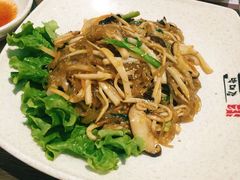 -朴大人炭烤·韩国料理(奥帆中心海尔洲际店)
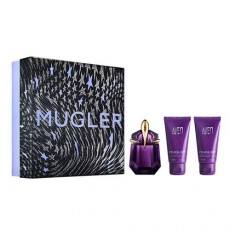 Mugler Alien Edp 30ml+Body Lotion 50ml +Shower Gel 50ml 2024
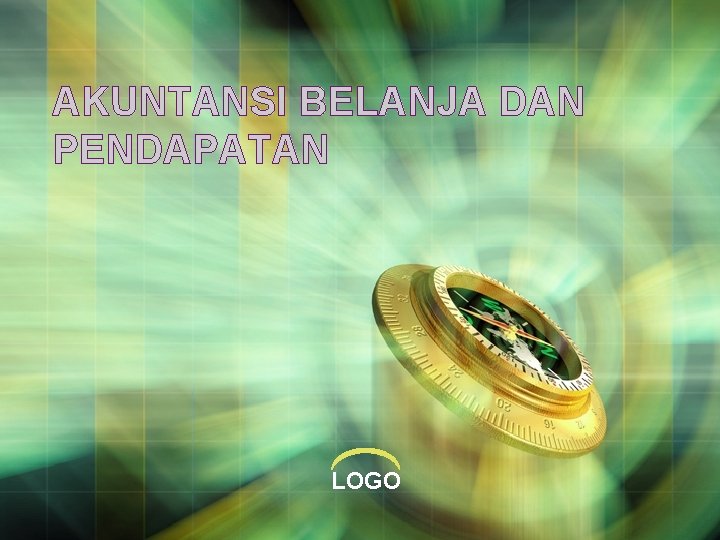 AKUNTANSI BELANJA DAN PENDAPATAN LOGO 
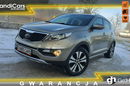 Kia Sportage 2.0 163KM # XL # Full Opcja # Udokumentowany Przebieg # GWARANCJA zdjęcie 1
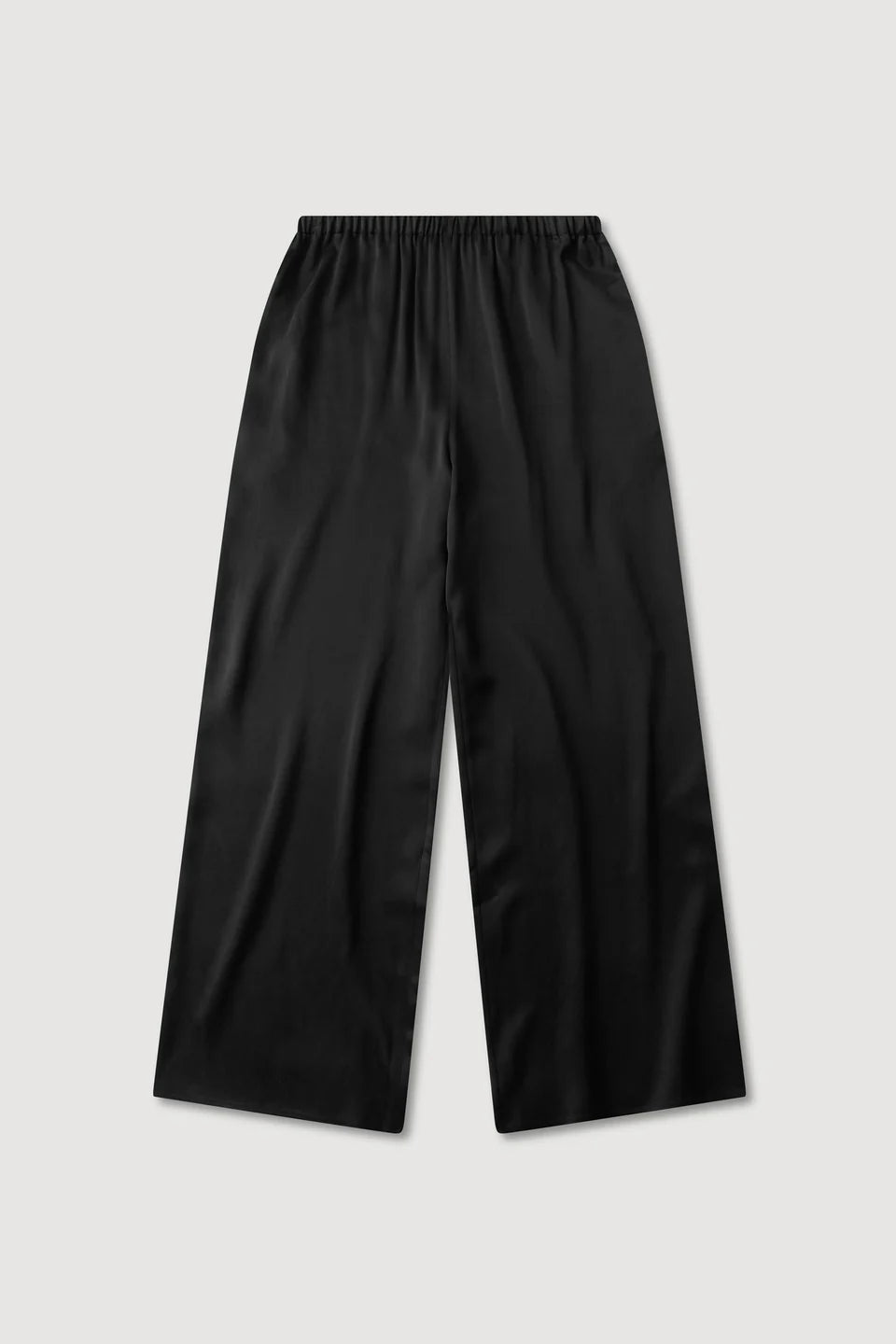 Assembly Label Pippa Silk Pant Black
= = = =
TASK GOAL ::
Take the line with "Mugler Alien Edp" and each line after it through the end of the material above, and reproduce them exactly, without the pictures.

FINISHED TASK ::
 Mugler Alien Edp 30ml+Body Lotion 50ml +Shower Gel 50ml 2024
 AKUNTANSI BELANJA DAN PENDAPATAN LOGO 
 Kia Sportage 2.0 163KM # XL # Full Opcja # Udokumentowany Przebieg # GWARANCJA zdjęcie 1
 Assembly Label Pippa Silk Pant Black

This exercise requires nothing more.